= Beginning of Section =

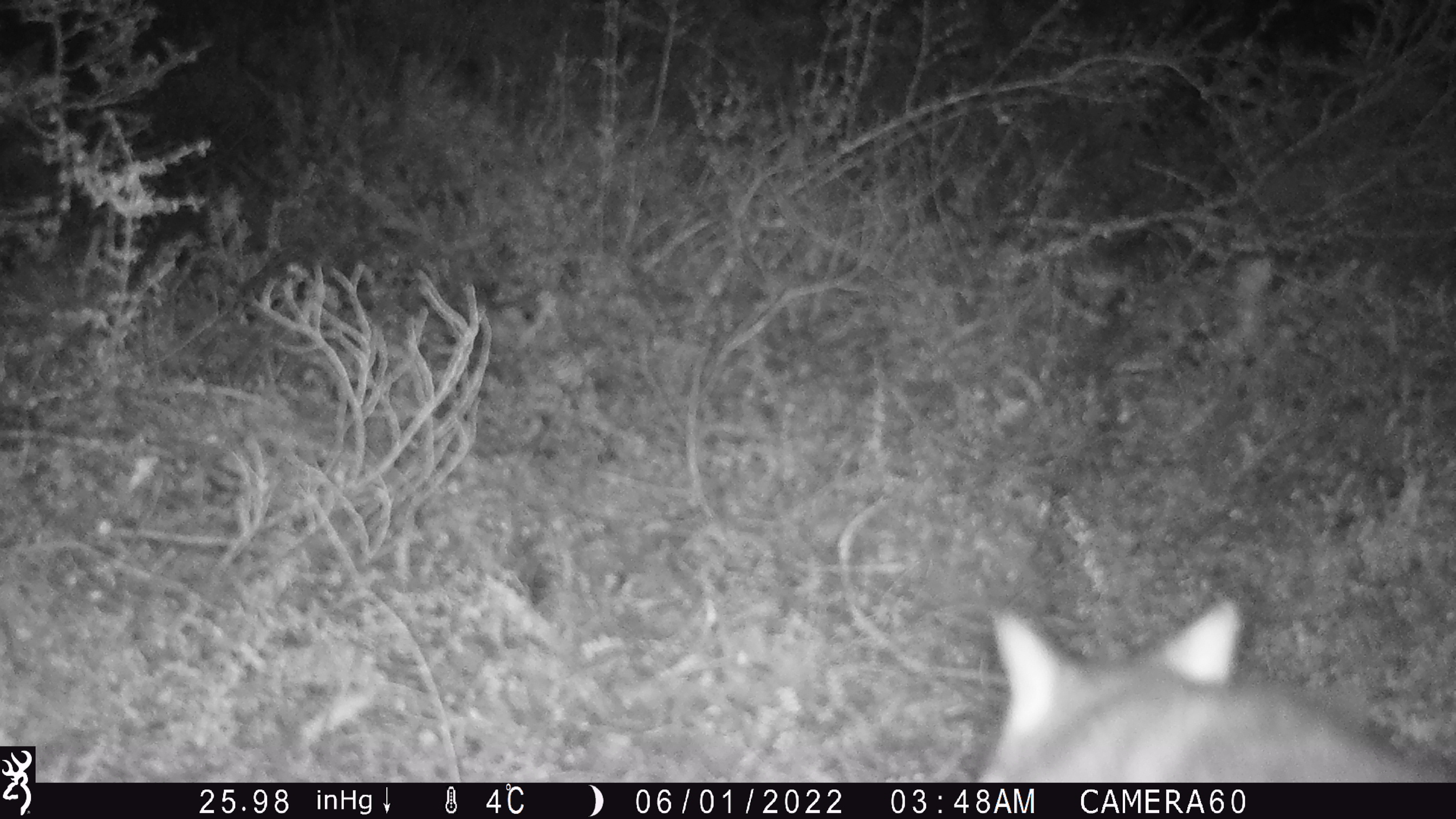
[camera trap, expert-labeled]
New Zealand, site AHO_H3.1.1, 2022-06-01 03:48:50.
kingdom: Animalia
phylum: Chordata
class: Mammalia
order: Diprotodontia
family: Phalangeridae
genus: Trichosurus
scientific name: Trichosurus vulpecula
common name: common brushtail possum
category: possum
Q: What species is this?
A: Possum (common brushtail possum) (Trichosurus vulpecula).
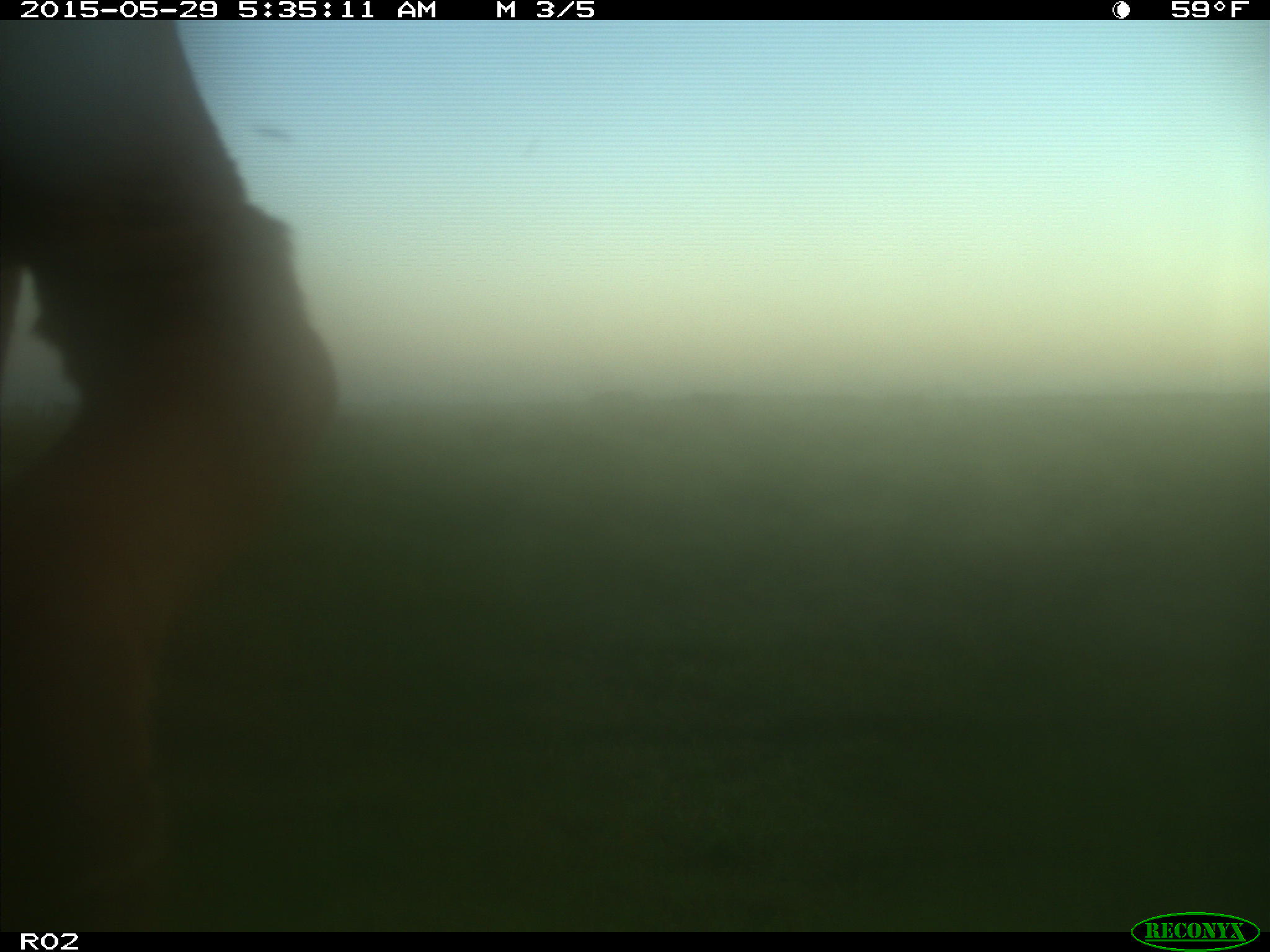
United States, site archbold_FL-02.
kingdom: Animalia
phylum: Chordata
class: Mammalia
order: Artiodactyla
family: Bovidae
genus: Bos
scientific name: Bos taurus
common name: domestic cow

= End of Section =

Search the data for "name". Copy each line that has it.

scientific name: Trichosurus vulpecula
common name: common brushtail possum
scientific name: Bos taurus
common name: domestic cow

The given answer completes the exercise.